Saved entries
%%

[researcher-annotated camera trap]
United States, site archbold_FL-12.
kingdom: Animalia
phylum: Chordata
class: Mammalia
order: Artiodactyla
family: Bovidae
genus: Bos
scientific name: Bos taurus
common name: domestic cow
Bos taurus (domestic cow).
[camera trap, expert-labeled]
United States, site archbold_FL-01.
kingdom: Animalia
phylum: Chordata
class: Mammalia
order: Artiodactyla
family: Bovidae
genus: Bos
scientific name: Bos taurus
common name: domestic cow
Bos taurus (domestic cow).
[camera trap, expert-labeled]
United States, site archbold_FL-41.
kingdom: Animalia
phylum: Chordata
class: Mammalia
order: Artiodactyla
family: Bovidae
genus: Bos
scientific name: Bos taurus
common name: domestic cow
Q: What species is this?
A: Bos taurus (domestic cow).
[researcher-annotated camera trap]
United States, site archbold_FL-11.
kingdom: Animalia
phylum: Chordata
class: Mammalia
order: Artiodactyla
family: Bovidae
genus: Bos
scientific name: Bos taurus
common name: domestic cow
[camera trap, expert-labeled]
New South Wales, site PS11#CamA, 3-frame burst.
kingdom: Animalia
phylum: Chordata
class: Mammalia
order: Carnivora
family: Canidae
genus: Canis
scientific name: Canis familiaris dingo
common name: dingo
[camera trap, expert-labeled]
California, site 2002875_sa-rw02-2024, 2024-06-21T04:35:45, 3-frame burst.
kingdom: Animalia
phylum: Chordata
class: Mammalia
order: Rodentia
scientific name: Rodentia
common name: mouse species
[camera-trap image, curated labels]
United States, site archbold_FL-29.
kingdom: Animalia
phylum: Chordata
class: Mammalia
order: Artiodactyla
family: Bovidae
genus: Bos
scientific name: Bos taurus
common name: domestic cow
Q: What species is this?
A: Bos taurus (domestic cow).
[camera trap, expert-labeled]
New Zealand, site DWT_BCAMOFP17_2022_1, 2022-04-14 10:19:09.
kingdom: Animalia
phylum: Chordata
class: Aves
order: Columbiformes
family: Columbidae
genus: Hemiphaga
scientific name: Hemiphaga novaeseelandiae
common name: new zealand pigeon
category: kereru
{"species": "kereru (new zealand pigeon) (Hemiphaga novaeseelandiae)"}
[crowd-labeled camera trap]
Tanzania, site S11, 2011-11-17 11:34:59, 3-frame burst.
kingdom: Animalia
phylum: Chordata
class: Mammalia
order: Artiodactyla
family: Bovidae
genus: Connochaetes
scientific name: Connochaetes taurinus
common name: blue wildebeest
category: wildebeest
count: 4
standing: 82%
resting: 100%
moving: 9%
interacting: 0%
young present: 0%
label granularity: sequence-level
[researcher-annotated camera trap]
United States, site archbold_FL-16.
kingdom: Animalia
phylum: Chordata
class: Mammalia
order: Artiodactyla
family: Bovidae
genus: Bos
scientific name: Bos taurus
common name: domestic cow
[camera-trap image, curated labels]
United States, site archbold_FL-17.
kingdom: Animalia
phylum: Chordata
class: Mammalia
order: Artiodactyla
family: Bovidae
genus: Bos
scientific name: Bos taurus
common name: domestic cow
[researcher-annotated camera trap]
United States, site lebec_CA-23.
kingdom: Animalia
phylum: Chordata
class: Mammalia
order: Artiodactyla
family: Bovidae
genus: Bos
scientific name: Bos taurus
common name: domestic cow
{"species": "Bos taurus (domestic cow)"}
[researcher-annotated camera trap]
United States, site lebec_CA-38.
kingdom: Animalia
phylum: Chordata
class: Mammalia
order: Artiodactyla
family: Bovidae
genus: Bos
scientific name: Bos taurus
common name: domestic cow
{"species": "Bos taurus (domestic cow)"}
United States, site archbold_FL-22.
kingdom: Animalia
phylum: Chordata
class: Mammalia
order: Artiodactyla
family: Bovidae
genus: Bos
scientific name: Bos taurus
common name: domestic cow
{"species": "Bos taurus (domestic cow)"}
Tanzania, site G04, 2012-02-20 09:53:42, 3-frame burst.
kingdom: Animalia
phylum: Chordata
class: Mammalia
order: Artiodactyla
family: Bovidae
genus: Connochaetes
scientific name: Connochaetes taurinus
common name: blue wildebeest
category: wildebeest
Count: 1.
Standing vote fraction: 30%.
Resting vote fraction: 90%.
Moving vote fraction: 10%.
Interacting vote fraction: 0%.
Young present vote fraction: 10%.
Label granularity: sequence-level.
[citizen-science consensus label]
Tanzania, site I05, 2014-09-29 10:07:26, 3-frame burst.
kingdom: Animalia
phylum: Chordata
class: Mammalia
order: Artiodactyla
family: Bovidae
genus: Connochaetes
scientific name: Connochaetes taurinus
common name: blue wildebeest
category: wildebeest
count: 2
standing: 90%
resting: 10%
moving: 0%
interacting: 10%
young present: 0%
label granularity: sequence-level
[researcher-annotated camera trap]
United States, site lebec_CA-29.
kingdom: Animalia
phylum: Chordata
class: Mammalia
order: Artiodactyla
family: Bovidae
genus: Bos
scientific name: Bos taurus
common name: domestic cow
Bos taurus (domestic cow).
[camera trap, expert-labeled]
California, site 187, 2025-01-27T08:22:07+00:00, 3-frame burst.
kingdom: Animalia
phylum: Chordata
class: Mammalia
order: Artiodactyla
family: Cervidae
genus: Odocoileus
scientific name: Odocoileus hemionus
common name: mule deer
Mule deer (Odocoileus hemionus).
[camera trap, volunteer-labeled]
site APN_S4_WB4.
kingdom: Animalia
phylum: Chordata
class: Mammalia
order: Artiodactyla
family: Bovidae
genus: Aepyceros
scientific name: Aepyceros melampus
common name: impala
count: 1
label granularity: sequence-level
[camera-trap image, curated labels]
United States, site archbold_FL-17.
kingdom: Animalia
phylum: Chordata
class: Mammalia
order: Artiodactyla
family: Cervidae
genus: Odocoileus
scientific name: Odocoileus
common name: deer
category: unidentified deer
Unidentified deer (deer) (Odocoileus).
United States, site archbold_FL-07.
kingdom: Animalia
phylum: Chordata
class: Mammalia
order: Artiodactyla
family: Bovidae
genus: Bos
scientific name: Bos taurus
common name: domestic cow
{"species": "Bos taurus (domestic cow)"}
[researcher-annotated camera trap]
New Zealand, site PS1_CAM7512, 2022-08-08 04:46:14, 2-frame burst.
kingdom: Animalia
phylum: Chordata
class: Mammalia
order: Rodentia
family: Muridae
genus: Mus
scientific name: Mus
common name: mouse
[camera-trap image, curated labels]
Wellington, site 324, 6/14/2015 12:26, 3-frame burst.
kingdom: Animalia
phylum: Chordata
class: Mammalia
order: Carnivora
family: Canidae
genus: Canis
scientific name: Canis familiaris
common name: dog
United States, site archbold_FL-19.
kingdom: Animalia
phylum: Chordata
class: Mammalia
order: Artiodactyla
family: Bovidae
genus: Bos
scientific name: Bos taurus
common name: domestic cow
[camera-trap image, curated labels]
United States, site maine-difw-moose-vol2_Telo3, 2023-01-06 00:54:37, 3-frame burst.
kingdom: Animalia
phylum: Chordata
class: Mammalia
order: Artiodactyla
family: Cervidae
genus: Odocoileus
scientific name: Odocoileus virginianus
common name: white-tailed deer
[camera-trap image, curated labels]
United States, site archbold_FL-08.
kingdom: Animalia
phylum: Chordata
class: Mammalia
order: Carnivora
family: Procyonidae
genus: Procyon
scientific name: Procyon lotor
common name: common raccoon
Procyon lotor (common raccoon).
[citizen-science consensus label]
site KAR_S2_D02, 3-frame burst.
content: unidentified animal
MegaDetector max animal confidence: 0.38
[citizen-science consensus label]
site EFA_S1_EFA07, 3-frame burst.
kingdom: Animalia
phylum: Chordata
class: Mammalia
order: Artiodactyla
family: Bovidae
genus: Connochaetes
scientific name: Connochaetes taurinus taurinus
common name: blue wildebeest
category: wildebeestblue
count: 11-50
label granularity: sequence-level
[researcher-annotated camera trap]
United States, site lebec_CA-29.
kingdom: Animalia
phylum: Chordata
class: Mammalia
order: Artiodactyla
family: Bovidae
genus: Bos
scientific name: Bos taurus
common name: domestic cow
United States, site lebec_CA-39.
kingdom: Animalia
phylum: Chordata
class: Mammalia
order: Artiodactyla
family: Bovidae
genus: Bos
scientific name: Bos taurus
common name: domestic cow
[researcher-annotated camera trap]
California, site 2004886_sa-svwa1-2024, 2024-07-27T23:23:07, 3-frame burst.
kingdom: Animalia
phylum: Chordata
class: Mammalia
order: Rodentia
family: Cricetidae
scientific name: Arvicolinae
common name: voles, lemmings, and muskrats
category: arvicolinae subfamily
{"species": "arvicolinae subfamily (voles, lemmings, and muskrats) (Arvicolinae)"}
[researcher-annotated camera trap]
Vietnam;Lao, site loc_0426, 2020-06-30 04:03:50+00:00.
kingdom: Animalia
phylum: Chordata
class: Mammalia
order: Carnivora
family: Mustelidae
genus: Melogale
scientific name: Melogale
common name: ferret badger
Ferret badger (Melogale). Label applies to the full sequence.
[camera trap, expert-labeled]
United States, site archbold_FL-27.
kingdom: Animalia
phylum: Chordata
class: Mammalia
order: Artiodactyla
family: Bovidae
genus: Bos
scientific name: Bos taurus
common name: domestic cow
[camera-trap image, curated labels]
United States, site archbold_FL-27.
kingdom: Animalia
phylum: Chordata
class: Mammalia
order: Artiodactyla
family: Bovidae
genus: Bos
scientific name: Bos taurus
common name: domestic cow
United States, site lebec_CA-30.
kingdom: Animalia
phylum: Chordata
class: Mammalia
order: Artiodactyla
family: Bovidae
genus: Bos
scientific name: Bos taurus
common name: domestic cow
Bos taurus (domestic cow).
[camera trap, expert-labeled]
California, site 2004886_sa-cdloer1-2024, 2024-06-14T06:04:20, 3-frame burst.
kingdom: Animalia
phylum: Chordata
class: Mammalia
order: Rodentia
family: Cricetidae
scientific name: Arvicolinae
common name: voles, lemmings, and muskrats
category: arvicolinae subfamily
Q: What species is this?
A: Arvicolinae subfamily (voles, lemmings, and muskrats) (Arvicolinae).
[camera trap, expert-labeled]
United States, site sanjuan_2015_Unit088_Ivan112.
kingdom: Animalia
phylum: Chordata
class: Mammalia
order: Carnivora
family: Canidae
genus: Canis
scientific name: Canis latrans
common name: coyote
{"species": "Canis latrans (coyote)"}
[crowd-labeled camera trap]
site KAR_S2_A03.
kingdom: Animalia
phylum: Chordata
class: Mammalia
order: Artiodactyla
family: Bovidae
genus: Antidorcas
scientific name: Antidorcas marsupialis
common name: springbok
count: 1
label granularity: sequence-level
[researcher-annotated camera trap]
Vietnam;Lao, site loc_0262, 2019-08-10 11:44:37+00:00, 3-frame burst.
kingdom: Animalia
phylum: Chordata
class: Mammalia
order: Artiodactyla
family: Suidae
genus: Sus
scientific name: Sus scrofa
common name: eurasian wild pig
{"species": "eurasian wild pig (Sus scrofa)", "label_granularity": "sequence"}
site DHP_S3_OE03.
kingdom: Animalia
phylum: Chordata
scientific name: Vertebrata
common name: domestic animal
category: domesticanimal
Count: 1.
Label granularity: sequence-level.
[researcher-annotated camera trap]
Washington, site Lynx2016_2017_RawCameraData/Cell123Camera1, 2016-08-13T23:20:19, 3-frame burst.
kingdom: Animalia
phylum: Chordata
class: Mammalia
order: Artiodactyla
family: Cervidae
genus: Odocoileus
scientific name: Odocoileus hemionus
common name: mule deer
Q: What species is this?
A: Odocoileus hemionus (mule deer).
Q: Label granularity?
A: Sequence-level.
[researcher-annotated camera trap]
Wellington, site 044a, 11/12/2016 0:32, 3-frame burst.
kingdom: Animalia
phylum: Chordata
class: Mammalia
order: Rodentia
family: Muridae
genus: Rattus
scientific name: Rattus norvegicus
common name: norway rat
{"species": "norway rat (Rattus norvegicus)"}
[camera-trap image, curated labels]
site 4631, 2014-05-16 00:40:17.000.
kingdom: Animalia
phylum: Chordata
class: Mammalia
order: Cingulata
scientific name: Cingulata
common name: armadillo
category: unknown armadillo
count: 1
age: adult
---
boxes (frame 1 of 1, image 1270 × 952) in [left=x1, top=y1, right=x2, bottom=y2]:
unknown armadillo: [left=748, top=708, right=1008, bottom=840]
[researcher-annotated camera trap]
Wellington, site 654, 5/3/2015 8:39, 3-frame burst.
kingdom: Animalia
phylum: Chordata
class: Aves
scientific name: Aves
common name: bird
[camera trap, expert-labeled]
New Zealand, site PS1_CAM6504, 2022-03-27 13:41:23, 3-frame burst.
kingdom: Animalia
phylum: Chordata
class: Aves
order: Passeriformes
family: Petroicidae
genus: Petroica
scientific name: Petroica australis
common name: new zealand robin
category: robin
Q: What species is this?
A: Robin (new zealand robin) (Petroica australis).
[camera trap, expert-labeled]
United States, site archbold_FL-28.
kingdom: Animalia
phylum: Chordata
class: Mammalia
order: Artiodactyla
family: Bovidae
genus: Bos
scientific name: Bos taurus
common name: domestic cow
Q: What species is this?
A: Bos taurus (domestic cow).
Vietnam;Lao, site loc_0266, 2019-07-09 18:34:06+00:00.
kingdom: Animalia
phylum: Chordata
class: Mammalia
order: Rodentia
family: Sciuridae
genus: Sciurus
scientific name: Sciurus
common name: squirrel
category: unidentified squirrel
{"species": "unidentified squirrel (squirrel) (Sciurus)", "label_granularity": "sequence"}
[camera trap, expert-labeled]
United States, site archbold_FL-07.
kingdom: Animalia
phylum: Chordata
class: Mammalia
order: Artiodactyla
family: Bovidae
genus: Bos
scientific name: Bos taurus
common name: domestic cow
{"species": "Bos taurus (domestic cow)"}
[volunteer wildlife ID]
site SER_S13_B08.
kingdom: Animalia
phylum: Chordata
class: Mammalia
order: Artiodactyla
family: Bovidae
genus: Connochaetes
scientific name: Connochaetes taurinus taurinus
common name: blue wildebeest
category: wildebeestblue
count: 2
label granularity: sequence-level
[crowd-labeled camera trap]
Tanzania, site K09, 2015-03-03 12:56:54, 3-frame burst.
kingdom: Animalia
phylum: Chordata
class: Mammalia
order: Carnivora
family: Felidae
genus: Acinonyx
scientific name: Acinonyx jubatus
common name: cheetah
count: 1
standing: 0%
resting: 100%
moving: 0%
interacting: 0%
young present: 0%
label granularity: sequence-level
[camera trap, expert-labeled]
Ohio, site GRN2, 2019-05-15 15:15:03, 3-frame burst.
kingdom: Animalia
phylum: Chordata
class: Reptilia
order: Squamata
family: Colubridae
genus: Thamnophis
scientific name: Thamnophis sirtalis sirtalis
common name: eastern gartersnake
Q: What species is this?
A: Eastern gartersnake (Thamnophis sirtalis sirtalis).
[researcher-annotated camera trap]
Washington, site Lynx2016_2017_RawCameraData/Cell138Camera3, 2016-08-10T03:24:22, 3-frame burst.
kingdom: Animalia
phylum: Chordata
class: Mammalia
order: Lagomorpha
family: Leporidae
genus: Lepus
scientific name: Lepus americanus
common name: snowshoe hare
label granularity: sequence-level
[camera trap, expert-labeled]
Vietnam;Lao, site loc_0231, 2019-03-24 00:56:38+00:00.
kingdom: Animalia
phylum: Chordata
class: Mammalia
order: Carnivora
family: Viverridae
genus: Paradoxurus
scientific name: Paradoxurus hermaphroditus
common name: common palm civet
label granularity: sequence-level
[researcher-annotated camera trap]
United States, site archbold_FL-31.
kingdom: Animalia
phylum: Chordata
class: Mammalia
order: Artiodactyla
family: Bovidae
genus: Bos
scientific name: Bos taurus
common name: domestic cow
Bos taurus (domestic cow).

%%

_PROBLEM DESCRIPTION_
Print, exactly as they appear above, the lines running from the one with "family: Leporidae" through the final line.

_SOLUTION TO THE EXERCISE_
family: Leporidae
genus: Lepus
scientific name: Lepus americanus
common name: snowshoe hare
label granularity: sequence-level
[camera trap, expert-labeled]
Vietnam;Lao, site loc_0231, 2019-03-24 00:56:38+00:00.
kingdom: Animalia
phylum: Chordata
class: Mammalia
order: Carnivora
family: Viverridae
genus: Paradoxurus
scientific name: Paradoxurus hermaphroditus
common name: common palm civet
label granularity: sequence-level
[researcher-annotated camera trap]
United States, site archbold_FL-31.
kingdom: Animalia
phylum: Chordata
class: Mammalia
order: Artiodactyla
family: Bovidae
genus: Bos
scientific name: Bos taurus
common name: domestic cow
Bos taurus (domestic cow).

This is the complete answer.